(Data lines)
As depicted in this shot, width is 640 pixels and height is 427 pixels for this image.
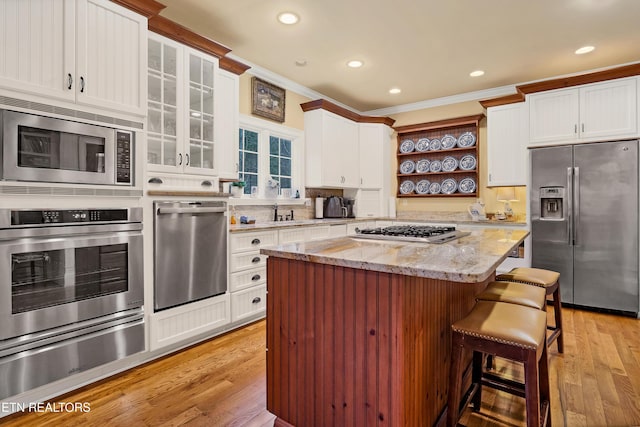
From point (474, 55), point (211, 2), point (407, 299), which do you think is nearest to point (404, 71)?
point (474, 55)

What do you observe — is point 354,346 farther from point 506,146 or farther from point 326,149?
point 506,146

Aim of the exercise:
Copy out all of the records above word for word, omitting the pictures.

Solution to the problem:
As depicted in this shot, width is 640 pixels and height is 427 pixels for this image.
From point (474, 55), point (211, 2), point (407, 299), which do you think is nearest to point (404, 71)?
point (474, 55)

What do you observe — is point 354,346 farther from point 506,146 or farther from point 326,149?
point 506,146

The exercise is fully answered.